That is, the final current harmonic determination value I _o is obtained by taking the weighted average of the 5 th current harmonic component and the 7 th current harmonic component mode length, as shown in the formula (6), wherein k ₁+k₂＝1,k₁≥k₂ > 0.

I_o＝k₁×I₅+k₂×I₇(6)

After a carrier ratio capable of minimizing a current harmonic determination value of the motor is determined, the motor is controlled according to the carrier ratio. Specifically, the carrier ratio may be maintained in the current rotation speed interval, and when the current rotation speed interval is left, the carrier ratio satisfying the preset condition among the two or more carrier ratios corresponding to the rotation speed interval in which the rotation speed of the motor is located is obtained again, so as to control the motor according to the carrier ratio satisfying the preset condition.

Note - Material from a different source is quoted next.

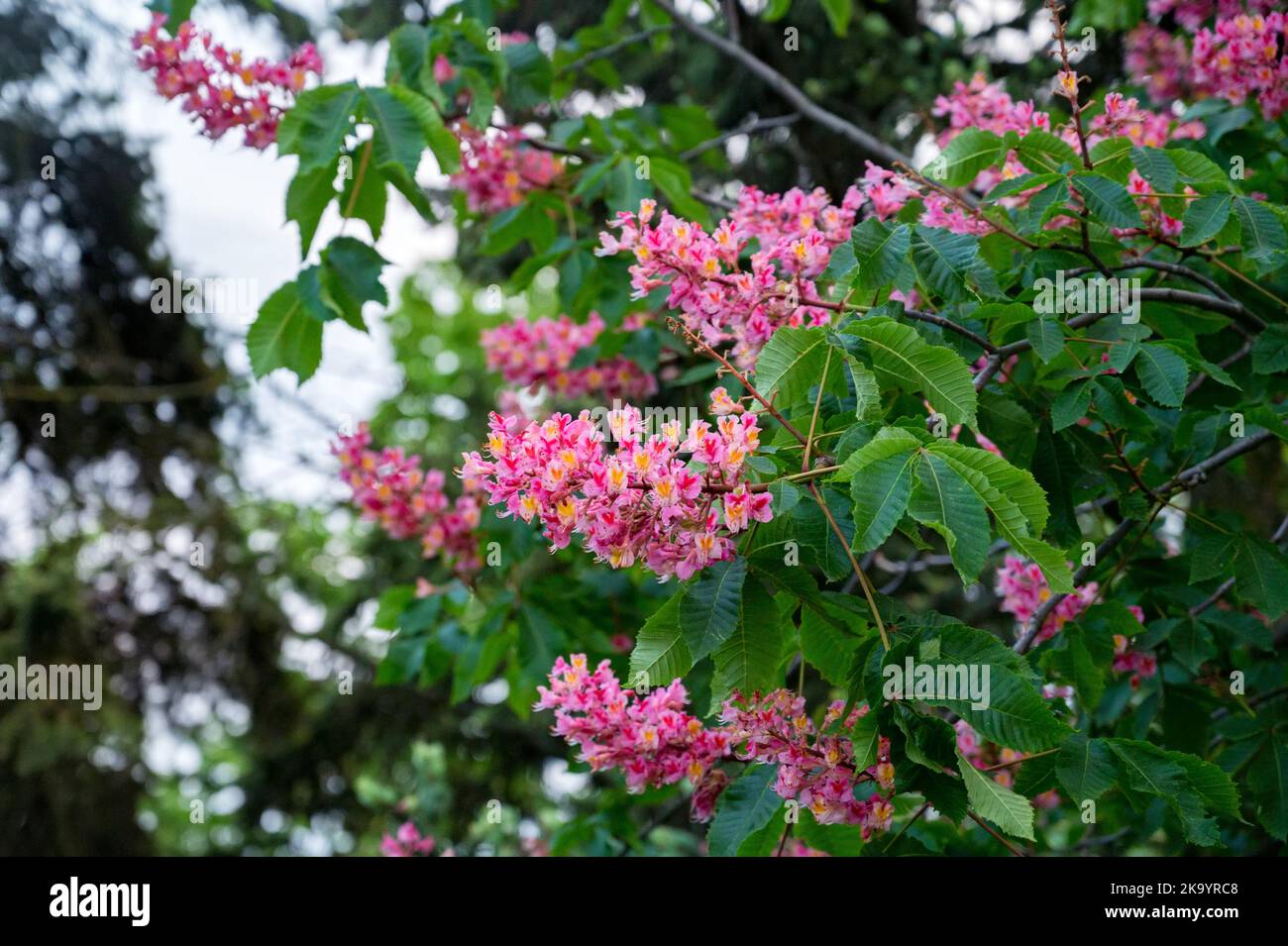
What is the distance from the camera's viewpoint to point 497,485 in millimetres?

Fig. 4 is a block diagram of carrier frequency control in accordance with an embodiment of the present invention. As shown in fig. 4, the carrier frequency control is mainly composed of carrier frequency control (module), phase current detection, abc/dq conversion module, and current harmonic extraction of 7 th order 5. Wherein the carrier frequency control section performs overall control of the carrier frequency by the motor rotation speed.

In order to clearly illustrate the technical scheme of the invention, the implementation flow of the motor control method provided by the invention is described in the following by a specific embodiment.

Fig. 5 is a schematic diagram of a motor control method according to an embodiment of the present invention. As shown in fig. 5, three rotation speed intervals of low speed, medium speed and high speed are set in sections according to the rotation speed range of the motor, firstly, the permanent magnet synchronous motor enters the set low speed interval, the carrier frequency is constant as s, and the carrier ratio is dynamically changed; then judging whether the rotating speed of the motor enters a medium speed section, if so, respectively calculating 5-order current harmonic wave judging values and 7-order current harmonic wave judging values of N carrier ratios corresponding to the medium speed section, selecting the carrier ratio with the smallest current harmonic wave judging value as the carrier ratio of the current medium speed section, and if the smallest current harmonic wave judging value corresponds to a plurality of carrier ratios (the current harmonic wave judging values calculated by two carrier ratios are the same and are the smallest), selecting a larger carrier ratio and keeping the carrier ratio unchanged in the speed section; and judging whether the motor enters a high-speed interval, if so, calculating 5 times and 7 times of current harmonic wave judging values of M carrier wave ratios in sequence, selecting the carrier wave ratio with the smallest current harmonic wave judging value as the carrier wave ratio of the high-speed interval, and if the smallest current harmonic wave judging value corresponds to a plurality of carrier wave ratios, selecting a larger carrier wave ratio and keeping the carrier wave ratio unchanged in the later rising speed.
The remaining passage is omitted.